Anti-German sentiment (or Germanophobia) is defined as an opposition to or fear of Germany, its inhabitants, its culture and the German language. Its opposite is Germanophilia.
As a political phenomenon, anti-German sentiment became significant especially from the mid-19th Century, parallel with the Unification of Germany and its rise as a world power.
In the 1860s Russia experienced an outbreak of Germanophobia, mainly restricted to a small group of writers in St. Petersburg who had united around a right wing newspaper. It began in 1864 with the publication of an article by a writer (using the pseudonym "Shedoferotti") who proposed that Poland be given autonomy and that the privileges of the German barons in the Baltic republics and Finland be preserved. Mikhail Katkov published a harsh criticism of the article in the Moscow News, which in turn caused a flood of angry articles in which Russian writers expressed their irritation with Europeans, some of which featured direct attacks on Germans.
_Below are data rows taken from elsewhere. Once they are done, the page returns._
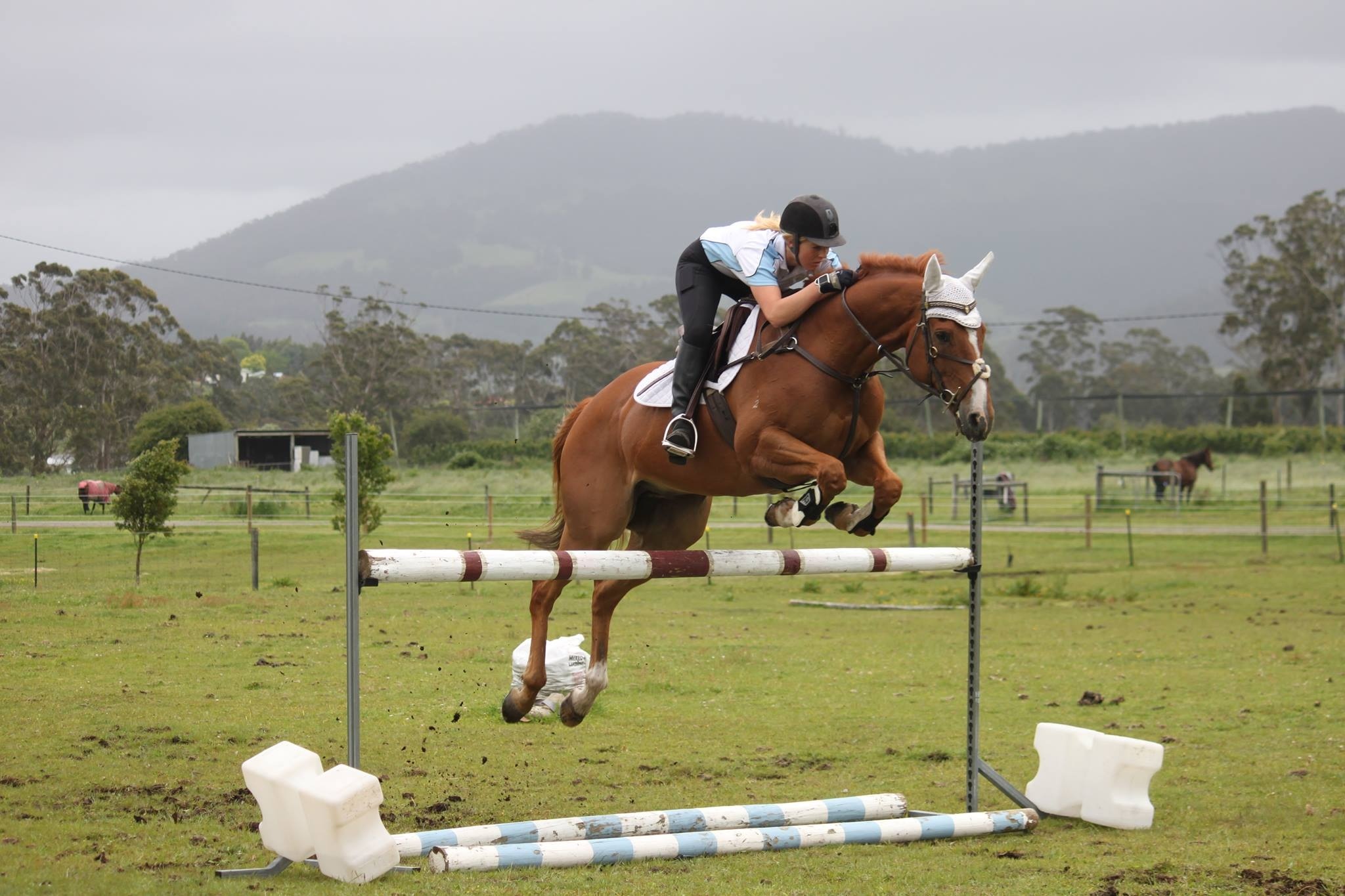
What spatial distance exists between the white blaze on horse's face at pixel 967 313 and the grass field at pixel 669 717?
1.86m

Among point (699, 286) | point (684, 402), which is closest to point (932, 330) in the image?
point (684, 402)

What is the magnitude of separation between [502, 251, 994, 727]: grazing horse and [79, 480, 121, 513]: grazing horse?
40.3 feet

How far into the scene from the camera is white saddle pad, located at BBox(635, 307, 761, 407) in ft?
18.2

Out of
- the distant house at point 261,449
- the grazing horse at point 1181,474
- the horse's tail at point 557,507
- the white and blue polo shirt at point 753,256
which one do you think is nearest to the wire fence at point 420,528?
the grazing horse at point 1181,474

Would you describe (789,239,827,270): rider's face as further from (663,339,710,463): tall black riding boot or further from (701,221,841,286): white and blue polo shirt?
(663,339,710,463): tall black riding boot

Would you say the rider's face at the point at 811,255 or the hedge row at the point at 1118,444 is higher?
the rider's face at the point at 811,255

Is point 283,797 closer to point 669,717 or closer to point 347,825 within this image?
point 347,825

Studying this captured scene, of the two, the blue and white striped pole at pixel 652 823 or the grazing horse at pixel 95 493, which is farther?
the grazing horse at pixel 95 493

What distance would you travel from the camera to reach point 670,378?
583 centimetres

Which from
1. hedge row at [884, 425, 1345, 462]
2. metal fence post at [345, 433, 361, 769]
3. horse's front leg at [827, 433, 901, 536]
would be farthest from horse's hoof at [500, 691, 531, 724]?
hedge row at [884, 425, 1345, 462]

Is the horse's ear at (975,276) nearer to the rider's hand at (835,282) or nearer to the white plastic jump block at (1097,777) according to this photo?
the rider's hand at (835,282)

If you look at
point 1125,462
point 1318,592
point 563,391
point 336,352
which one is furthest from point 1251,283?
point 1318,592

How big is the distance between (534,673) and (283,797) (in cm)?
154

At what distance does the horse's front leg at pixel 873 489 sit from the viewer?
17.2ft
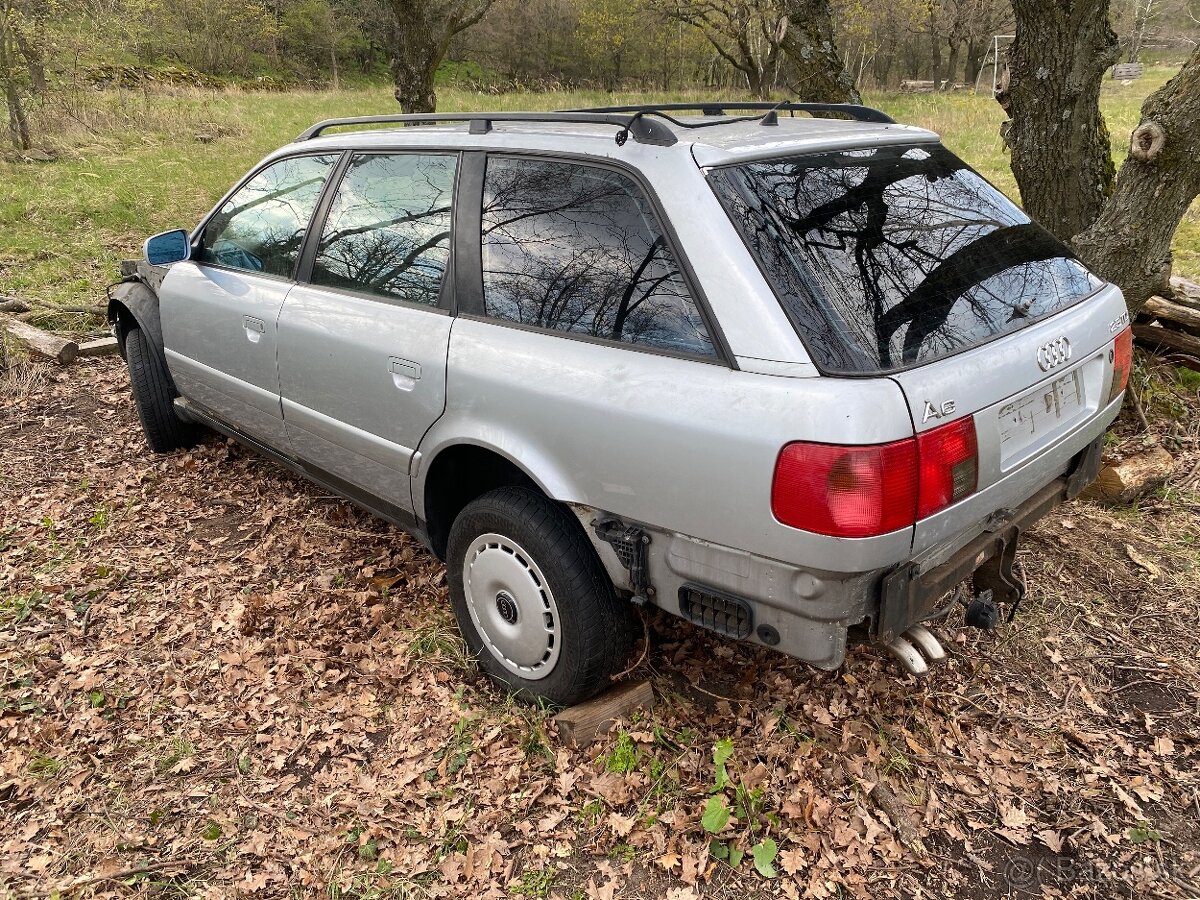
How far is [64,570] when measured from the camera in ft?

The following year, 1865, the 100th anniversary of the death of Mikhail Lomonosov was marked throughout the Russian empire. Articles were published mentioning the difficulties Lomonosov had encountered from the foreign members of the Russian Academy of Sciences, most of whom had been of German descent. The authors then criticized contemporary German scholars for their neglect of the Russian language and for printing articles in foreign languages while receiving funds from the Russian people. It was further suggested by some writers that Russian citizens of German origin who did not speak Russian and follow the Orthodox faith should be considered foreigners. It was also proposed that people of German descent be forbidden from holding diplomatic posts as they might not have "solidarity with respect to Russia".